Twitter's IPO Risks Include Ads, Users and Financial Losses
As Twitter looks to convince investors its IPO is a good bet, analysts are studying the biggest challenges facing the company, like finding a path to profitability while fending off rivals like Facebook and Google.
Mon, October 07, 2013
In an S-1 filing with the U.S. Securities and Exchange Commission, the company listed about 55 business risks that were explained over a number of pages.
The company cited a wide range of factors, including a history of financial losses, the difficult task of continuing to grow its user base, the possibility of alienating users with advertising, Internet blockages in foreign countries and the threat of earthquakes.
Analysts say Twitter's list of potential obstacles is quite thorough, though the caution isn't surprising considering the troubles faced by Facebook after its tumultuous IPO last year.
"It's not all that unusual for companies to list a huge number of risks that might put investor's investments in jeopardy," said Dan Olds, an analyst at Gabriel Consulting Group. "It's a sign of today's litigious times that firms need to cover themselves by disclosing each and every tiny risk the company might face."
At the head of Twitter's list of "what-ifs" is concern about the company failing to continue its user growth rates or seeing a drop in user engagement.
"Our financial performance has been and will continue to be significantly determined by our success in growing the number of users and increasing their overall level of engagement on our platform as well as the number of ad engagements," the company said in the S-1 filing. "We anticipate that our user growth rate will slow over time as the size of our user base increases."
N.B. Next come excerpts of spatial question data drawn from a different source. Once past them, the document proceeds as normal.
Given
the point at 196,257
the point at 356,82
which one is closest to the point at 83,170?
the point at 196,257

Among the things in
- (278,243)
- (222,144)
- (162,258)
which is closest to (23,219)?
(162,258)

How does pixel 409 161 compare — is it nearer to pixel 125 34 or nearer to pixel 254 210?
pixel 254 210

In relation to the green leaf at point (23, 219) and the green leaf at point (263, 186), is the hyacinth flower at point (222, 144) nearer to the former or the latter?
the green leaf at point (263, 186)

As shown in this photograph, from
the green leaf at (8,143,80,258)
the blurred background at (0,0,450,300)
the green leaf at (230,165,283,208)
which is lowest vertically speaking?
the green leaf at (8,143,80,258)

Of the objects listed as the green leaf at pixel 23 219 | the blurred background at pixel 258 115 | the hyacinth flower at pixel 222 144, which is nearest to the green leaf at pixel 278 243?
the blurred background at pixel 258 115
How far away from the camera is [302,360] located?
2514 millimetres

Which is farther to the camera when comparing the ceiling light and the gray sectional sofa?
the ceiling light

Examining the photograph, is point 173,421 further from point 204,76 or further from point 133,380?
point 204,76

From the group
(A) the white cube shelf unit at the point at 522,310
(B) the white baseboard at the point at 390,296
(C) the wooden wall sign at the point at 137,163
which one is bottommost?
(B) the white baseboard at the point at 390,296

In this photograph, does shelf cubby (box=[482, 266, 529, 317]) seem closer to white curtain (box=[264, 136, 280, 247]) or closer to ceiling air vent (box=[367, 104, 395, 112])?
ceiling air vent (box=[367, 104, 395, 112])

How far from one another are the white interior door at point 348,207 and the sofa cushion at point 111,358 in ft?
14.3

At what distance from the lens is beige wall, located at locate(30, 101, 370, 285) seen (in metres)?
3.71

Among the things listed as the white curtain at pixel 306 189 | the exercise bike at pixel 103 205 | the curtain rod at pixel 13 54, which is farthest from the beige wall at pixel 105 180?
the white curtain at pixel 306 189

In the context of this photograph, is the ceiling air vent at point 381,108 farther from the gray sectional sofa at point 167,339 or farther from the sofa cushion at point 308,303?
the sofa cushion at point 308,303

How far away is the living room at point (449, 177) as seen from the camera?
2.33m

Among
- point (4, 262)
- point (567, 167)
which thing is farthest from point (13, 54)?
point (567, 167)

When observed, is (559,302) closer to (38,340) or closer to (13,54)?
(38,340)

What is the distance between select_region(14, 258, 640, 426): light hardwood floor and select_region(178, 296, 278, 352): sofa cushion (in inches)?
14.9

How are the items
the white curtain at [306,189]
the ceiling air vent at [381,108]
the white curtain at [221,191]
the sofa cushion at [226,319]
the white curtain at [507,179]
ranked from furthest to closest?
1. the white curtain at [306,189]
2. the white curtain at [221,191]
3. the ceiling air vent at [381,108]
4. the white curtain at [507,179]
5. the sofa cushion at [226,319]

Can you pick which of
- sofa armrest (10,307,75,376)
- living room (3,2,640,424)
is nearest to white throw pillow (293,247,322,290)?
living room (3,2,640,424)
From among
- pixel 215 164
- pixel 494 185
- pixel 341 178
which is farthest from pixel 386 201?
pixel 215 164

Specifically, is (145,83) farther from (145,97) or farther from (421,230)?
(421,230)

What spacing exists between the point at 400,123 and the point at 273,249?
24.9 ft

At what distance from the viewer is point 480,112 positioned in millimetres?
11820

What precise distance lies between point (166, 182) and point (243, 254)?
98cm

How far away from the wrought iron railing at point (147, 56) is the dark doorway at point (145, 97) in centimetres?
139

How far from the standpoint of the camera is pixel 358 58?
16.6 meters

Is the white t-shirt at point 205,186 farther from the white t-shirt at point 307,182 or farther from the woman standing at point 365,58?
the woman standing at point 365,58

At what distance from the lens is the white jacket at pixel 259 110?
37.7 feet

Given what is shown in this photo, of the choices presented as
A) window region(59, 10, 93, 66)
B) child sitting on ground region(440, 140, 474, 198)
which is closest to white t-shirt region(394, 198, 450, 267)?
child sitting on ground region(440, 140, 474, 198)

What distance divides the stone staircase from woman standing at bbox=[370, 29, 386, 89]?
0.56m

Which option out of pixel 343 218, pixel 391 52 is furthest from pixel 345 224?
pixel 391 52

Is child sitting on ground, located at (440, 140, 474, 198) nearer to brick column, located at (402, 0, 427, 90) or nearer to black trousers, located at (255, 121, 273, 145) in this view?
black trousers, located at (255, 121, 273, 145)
Twitter also noted its financial record of steady losses as a risk for investors.
"Since our inception, we have incurred significant operating losses, and, as of June 30, 2013, we had an accumulated deficit of $418.6 million," the filing said. "Although our revenue has grown rapidly, increasing from $28.3 million in 2010 to $316.9 million in 2012, we expect that our revenue growth rate will slow in the future as a result of a variety of factors, including the gradual slow down in the growth rate of our user base."
Jeff Kagan, an independent analyst, said Wall Street and industry analysts will be scrutinizing the potential problems.